Vita: Come mai, dottor Missoni?
Eduardo Missoni: Perché il nostro governo considera la salute come un problema da risolvere per non frenare lo sviluppo economico invece che come un diritto in sé da garantire a tutti. È in quest’ottica che si parlerà di malaria, Aids e tubercolosi al prossimo G8. La proposta del Genova Trust Fund for Health Care, che la presidenza italiana ha diffuso all’inizio del mese ai suoi partner senza coinvolgere il nostro gruppo di esperti, va chiaramente in questa direzione.
Vita: Si spieghi meglio.
Missoni: Invece di coinvolgere la società civile nella lotta alle malattie – come sarebbe stato sensato fare – la proposta di costituire un fondo amministrato dalla Banca Mondiale, cui le grandi multinazionali sono invitate a contribuire con 500 mila dollari ciascuna, limita la partecipazione dei Paesi poveri al processo di decisione globale e favorisce le grandi aziende farmaceutiche. La proposta del nostro governo spiega, infatti, che versando la loro quota le multinazionali acquisiscono un potere di indirizzo del Fondo. E, quindi, solo per fare un esempio, la possibilità di suggerire che con le sue riserve si comprino i loro farmaci anti Hiv per combattere l’Aids in Africa. Un’idea che è in contraddizione con le posizioni assunte dall’Italia di fronte all’Organizzazione mondiale della sanità e che, per di più, è stata preparata senza consultarci dal ministero del Tesoro per presentare al G7 di Palermo il programma Beyond Debt Relief. Per poi essere rimaneggiata da un burocrate della Banca Mondiale senza tenere in alcun conto le nostre critiche. È un peccato, l’Italia poteva fare di più.
Vita: Per esempio?
Missoni: Al G8 avremmo potuto portare un approccio nuovo allo sviluppo e proporre la salute come un fine invece che uno strumento di miglioramento economico. Ma, soprattutto, avremmo potuto coinvolgere nella preparazione dell’Agenda salute per il Vertice la società civile. Ci ho provato più volte in questi mesi, ma è stato inutile.
Vita: Perché?
Missoni: Semplice: per società civile, i politici che stanno organizzando il G8, intendono le imprese. Enti molto privati e troppo poco sociali. Il governo non ha saputo ascoltare chi poteva dargli gli strumenti per cambiare davvero le cose, così il summit di Genova rischia di trasformarsi solo in un confronto fra economisti che vogliono governare il mondo.
Vita: Cercherà anche lei di boicottare il G8?

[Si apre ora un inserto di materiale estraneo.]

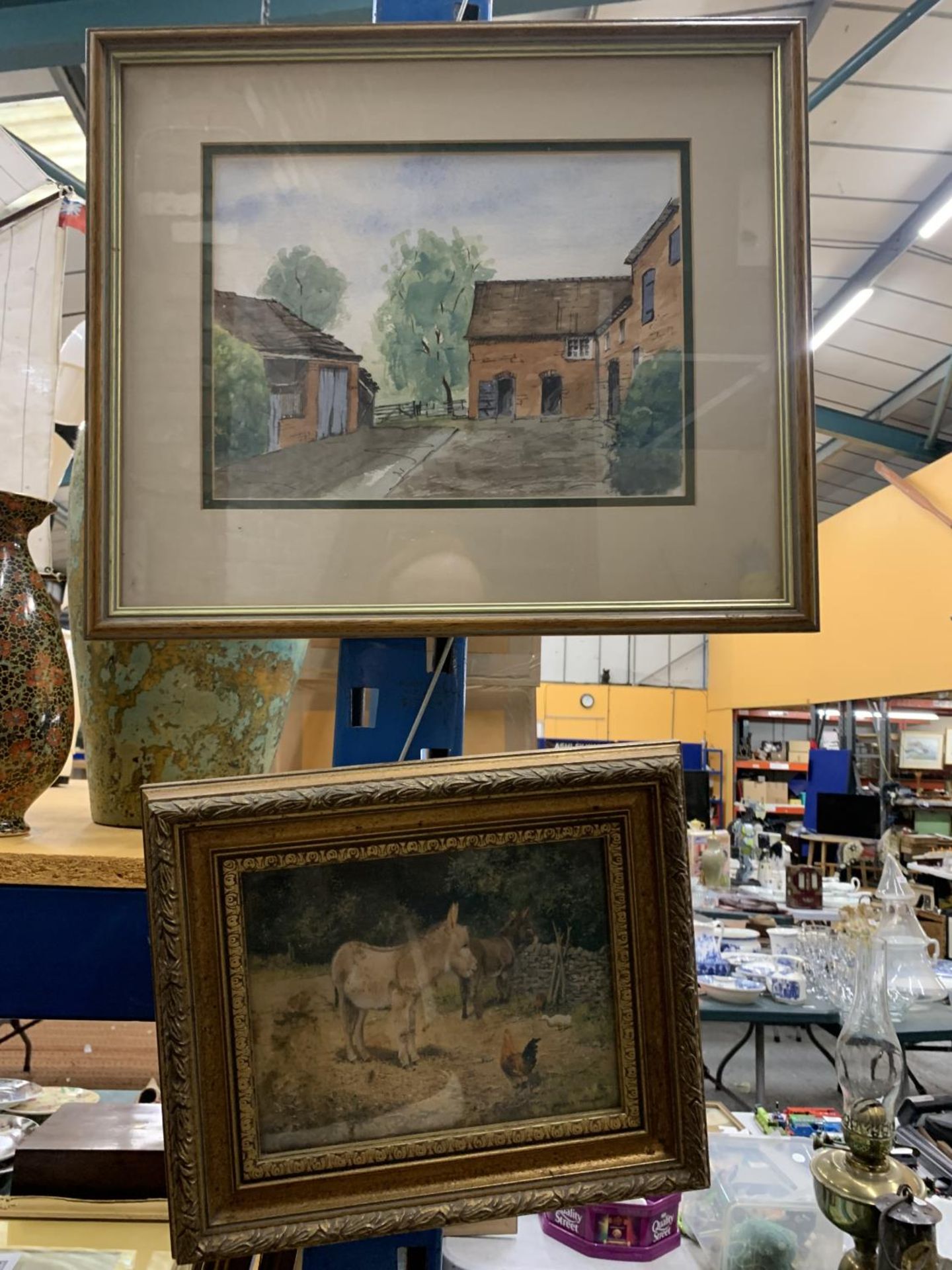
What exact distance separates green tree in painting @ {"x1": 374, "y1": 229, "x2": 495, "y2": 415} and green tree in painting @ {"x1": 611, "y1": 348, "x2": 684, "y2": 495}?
0.33 feet

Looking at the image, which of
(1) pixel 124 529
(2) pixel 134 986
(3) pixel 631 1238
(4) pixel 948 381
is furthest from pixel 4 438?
(4) pixel 948 381

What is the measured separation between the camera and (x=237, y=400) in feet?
1.79

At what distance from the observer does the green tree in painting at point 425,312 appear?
551mm

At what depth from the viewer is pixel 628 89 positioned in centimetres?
55

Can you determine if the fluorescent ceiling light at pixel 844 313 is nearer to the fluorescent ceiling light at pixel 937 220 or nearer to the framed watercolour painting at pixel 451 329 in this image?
the fluorescent ceiling light at pixel 937 220

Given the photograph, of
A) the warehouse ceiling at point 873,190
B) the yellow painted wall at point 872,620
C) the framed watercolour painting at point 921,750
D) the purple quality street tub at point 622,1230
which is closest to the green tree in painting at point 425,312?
the purple quality street tub at point 622,1230

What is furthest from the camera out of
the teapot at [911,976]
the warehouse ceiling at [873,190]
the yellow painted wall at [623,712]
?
the yellow painted wall at [623,712]

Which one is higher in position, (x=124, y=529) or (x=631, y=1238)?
(x=124, y=529)

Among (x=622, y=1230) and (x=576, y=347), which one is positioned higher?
(x=576, y=347)

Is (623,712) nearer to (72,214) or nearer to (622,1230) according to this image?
(622,1230)

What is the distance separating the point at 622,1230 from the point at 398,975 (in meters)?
0.91

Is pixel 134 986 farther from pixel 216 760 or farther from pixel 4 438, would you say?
pixel 4 438

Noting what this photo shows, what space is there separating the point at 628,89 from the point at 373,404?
0.23 meters

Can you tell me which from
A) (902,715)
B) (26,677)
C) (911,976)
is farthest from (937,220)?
(26,677)
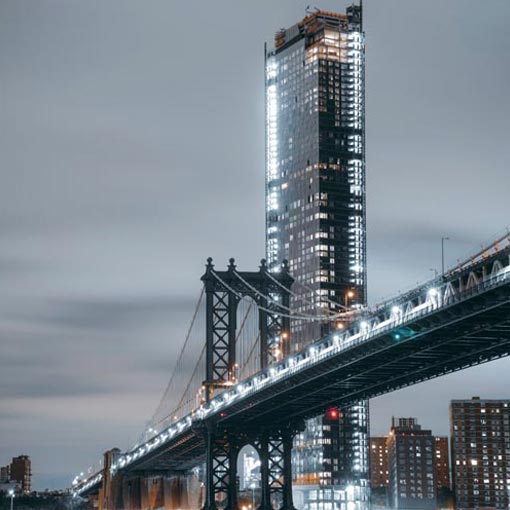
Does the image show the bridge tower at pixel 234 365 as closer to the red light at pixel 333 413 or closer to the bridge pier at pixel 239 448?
the bridge pier at pixel 239 448

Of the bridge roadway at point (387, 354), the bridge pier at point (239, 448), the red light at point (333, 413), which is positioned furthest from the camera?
the bridge pier at point (239, 448)

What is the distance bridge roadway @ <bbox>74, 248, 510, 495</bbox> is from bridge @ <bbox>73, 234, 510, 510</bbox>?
3.7 inches

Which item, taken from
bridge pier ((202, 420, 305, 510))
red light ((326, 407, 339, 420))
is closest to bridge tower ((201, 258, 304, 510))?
bridge pier ((202, 420, 305, 510))

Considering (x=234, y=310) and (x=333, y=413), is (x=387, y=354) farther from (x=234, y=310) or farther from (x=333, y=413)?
(x=234, y=310)

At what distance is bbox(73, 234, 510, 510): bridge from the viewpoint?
233 feet

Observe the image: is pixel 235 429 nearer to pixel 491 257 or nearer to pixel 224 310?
pixel 224 310

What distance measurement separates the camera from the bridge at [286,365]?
71.0 meters

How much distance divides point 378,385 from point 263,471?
92.0 feet

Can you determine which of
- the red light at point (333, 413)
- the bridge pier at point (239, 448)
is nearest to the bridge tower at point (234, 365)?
the bridge pier at point (239, 448)

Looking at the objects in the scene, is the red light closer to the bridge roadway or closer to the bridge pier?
the bridge roadway

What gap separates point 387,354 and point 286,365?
17147 millimetres

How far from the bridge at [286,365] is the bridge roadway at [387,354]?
95 millimetres

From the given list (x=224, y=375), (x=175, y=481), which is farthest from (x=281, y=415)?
(x=175, y=481)

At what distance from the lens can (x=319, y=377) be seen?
93500mm
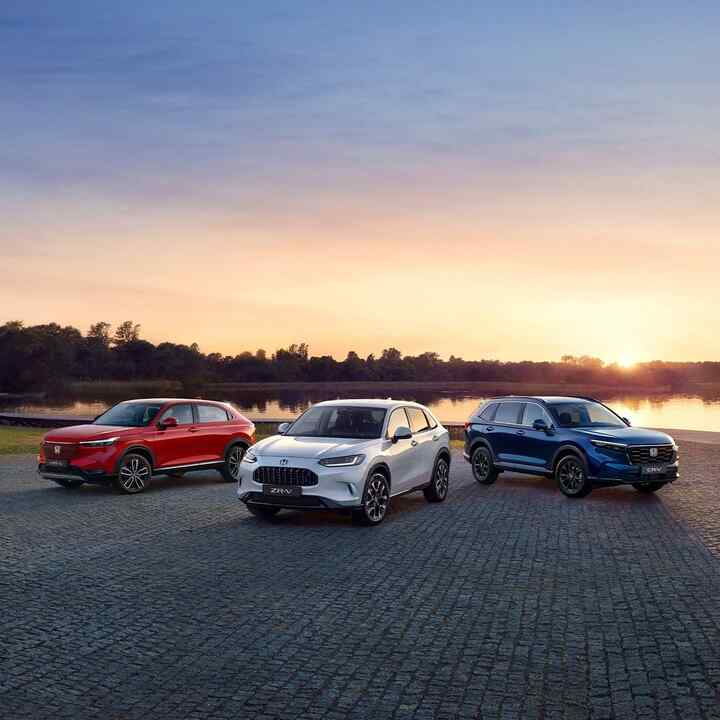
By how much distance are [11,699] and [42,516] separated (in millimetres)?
7858

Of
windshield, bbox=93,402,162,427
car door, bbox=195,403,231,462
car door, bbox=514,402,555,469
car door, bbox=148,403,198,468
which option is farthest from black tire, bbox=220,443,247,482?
car door, bbox=514,402,555,469

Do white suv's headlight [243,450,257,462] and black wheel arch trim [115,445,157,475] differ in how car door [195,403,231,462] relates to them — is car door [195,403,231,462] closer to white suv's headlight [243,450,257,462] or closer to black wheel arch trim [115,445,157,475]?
black wheel arch trim [115,445,157,475]

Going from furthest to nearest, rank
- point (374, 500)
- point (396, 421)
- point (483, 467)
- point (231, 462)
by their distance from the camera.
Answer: point (483, 467) → point (231, 462) → point (396, 421) → point (374, 500)

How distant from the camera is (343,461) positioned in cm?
1202

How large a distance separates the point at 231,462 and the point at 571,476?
690 cm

Missoni: No, distruggerlo non serve. Cerchiamo piuttosto di riportarlo al suo compito originario, e cioè di essere una sede consultiva e non direttiva. Da qui a luglio, come esperto della Cooperazione, continuerò a fare informazione contro il fondo proposto dall’Italia che consegna il diritto alla salute in mano alle aziende e alla Banca Mondiale.
Vita: Non si è pentito di aver lasciato la prima linea per difendere il diritto alla salute direttamente nella pancia del mostro?
Missoni: No, continuo a fare il mio lavoro con lo spirito di un volontario. E cioè con l’impegno e l’onestà intellettuale per cui ti dissoci da una cosa in cui non credi.
La sua solidarietà scorre sul web
Difendere il diritto alla salute nei Paesi poveri non è l’unico impegno sociale di Eduardo Missoni. Cliccate, per credere, sul suo sito Internet www.mclink.it/personal/MD4536/page1.html: scoprirete così che è il presidente dell’Associazione degli Operatori di Cooperazione allo Sviluppo (www.adocs.org) da lui co-fondata, che per molti anni ha lavorato come educatore nel movimento degli scout cattolici e che a Roma ha la Comunità familiare “Il Tetto”(web.tiscalinet.it/iltetto) impegnata nell’affidamento familiare e nell’integrazione sociale ed economica dei giovani in difficoltà.